Consignes:
1. Recopiez l'extrait géologique entre "D'autre part il" et "ce matériel paléozoïque.", bornes comprises, en renommant "houiller" en "carbonifère".
2. Rédigez la suite de l'extrait géologique après sa dernière phrase.

Extrait du texte:
D'autre part il convient de souligner qu'elle possède des caractéristiques qui lui sont propres :
1 - son Trias moyen est anormalement peu épais ;
2 - il
repose presque directement sur son soubassement houiller : on observe en effet l'absence, entre les deux, du
tégument quartzitique permo-werfénien intercalaire, habituellement épais de plus de 100 m;
3 - enfin la succession de cette unité forme une dalle presque
plane, dépourvue de plis, doucement pentée vers le NE, alors que l'analyse structurale du houiller sous-jacent révèle d'importants changements de pendage qui témoignent du plissement de ce matériel paléozoïque.

Données fournies:

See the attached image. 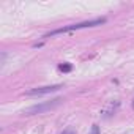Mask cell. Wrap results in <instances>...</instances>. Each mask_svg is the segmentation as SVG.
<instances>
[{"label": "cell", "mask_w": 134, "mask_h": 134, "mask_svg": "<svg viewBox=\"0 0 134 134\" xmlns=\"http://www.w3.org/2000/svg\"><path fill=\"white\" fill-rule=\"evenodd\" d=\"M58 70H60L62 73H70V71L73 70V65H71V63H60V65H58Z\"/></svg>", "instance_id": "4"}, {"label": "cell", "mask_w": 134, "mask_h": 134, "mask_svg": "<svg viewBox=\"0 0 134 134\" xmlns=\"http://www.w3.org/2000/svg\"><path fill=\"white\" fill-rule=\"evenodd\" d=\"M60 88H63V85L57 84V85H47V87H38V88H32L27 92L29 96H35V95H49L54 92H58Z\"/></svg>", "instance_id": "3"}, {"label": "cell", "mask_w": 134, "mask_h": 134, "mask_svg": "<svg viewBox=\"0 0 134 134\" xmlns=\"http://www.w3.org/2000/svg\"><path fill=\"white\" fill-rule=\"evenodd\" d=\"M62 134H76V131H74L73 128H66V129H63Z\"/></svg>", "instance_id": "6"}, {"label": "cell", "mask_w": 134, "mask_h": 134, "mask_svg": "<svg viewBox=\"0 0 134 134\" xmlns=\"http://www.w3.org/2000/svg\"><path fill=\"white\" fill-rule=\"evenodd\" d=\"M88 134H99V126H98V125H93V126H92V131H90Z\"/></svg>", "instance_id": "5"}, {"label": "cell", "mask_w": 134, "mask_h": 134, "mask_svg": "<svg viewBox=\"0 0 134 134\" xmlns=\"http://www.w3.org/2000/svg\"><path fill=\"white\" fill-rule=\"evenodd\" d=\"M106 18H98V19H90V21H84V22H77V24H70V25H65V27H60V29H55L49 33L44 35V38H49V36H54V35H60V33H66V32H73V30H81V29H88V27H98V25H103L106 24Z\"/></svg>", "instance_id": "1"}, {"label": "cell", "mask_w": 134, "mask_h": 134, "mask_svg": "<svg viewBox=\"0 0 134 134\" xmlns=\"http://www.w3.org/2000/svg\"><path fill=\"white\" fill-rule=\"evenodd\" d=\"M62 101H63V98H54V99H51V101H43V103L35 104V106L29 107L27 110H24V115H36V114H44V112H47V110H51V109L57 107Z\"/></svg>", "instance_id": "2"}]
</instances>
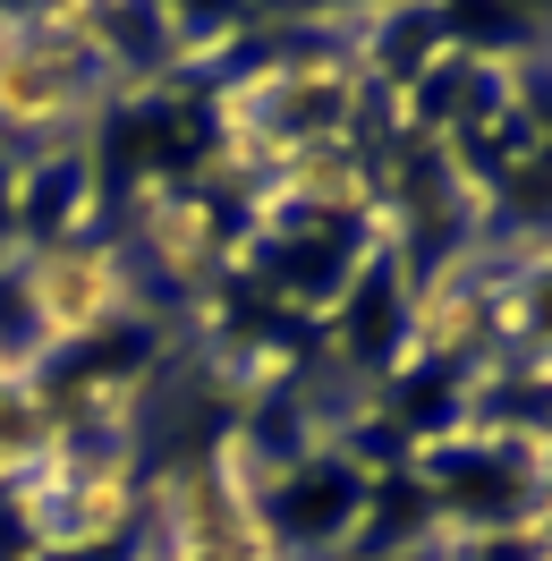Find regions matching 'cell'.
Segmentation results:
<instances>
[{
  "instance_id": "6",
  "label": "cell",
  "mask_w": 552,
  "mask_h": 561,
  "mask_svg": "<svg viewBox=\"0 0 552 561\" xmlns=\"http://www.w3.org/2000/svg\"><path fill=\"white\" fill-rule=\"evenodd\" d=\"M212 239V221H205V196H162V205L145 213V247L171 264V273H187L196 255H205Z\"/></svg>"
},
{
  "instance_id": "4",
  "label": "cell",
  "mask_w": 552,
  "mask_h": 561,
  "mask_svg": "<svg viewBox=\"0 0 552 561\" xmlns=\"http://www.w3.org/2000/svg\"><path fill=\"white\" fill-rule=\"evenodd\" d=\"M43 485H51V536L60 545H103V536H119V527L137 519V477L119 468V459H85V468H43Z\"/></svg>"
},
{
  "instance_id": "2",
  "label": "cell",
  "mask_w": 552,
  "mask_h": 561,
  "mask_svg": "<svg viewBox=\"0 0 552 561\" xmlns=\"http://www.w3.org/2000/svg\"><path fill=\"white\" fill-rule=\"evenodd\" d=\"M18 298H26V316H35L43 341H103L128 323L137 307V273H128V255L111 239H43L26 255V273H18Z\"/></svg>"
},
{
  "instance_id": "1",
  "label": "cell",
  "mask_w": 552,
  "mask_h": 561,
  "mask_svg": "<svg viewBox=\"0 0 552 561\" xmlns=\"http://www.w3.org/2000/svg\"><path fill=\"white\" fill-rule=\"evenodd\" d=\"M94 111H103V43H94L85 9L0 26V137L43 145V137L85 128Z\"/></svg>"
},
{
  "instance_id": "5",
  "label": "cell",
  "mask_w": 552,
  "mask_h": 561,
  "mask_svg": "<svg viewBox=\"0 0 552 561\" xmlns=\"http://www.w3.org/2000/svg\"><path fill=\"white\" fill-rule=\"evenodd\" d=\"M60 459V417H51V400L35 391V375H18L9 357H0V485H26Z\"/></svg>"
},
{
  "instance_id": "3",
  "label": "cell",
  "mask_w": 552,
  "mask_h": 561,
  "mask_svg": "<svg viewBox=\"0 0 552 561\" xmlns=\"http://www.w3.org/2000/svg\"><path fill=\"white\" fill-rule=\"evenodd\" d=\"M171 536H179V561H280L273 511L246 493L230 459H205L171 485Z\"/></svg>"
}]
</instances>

...

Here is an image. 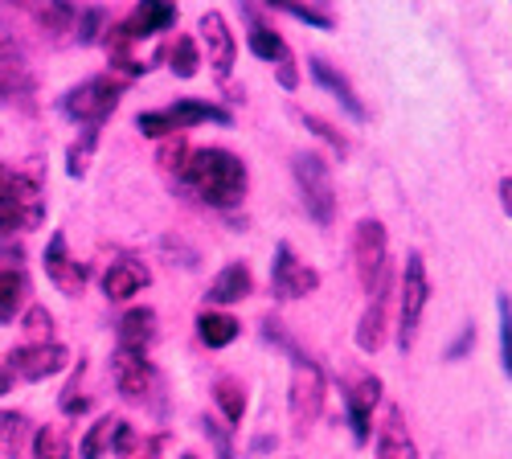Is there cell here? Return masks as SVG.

Réponses:
1.
D'autre part il convient de souligner qu'elle possède des caractéristiques qui lui sont propres :
1 - son Trias moyen est anormalement peu épais ;
2 - il
repose presque directement sur son soubassement carbonifère : on observe en effet l'absence, entre les deux, du
tégument quartzitique permo-werfénien intercalaire, habituellement épais de plus de 100 m;
3 - enfin la succession de cette unité forme une dalle presque
plane, dépourvue de plis, doucement pentée vers le NE, alors que l'analyse structurale du carbonifère sous-jacent révèle d'importants changements de pendage qui témoignent du plissement de ce matériel paléozoïque.

2.
Il en découle que le matériel carbonaté mésozoïque de l'unité du Rocher Blanc repose sur une surface presque plane (d'origine conjecturale), sectionnant son soubassement siliceux au point d'y avoir dénudé le houiller briançonnais axial. En fait sa situation est celle qui se retrouve presque à l'identique sur la rive opposée de la Durance dans la partie septentrionale du massif de Peyre Haute (voir les pages d'aperçu général et la page "Oriols") : là on voit en outre clairement se dessiner les plis du soubassement siliceux qui sont tranchés presque horizontalement par les surfaces basales des nappes de matériel calcaire.
À ma connaissance aucune réponse satisfaisante n'a encore été fournie à la question de l'origine de cette "dénudation" du houiller, à la voûte de l'anticlinorium briançonnais axial.
On peut tenter d'explorer les causes possibles de cette ablation de la couverture permo-werfénienne dans ce domaine. Elle ne peut d'abord être
mise sur le compte d'une érosion antérieure au dépôt du Trias
moyen,
car une telle disposition stratigraphique n'a été observée nulle part en Briançonnais.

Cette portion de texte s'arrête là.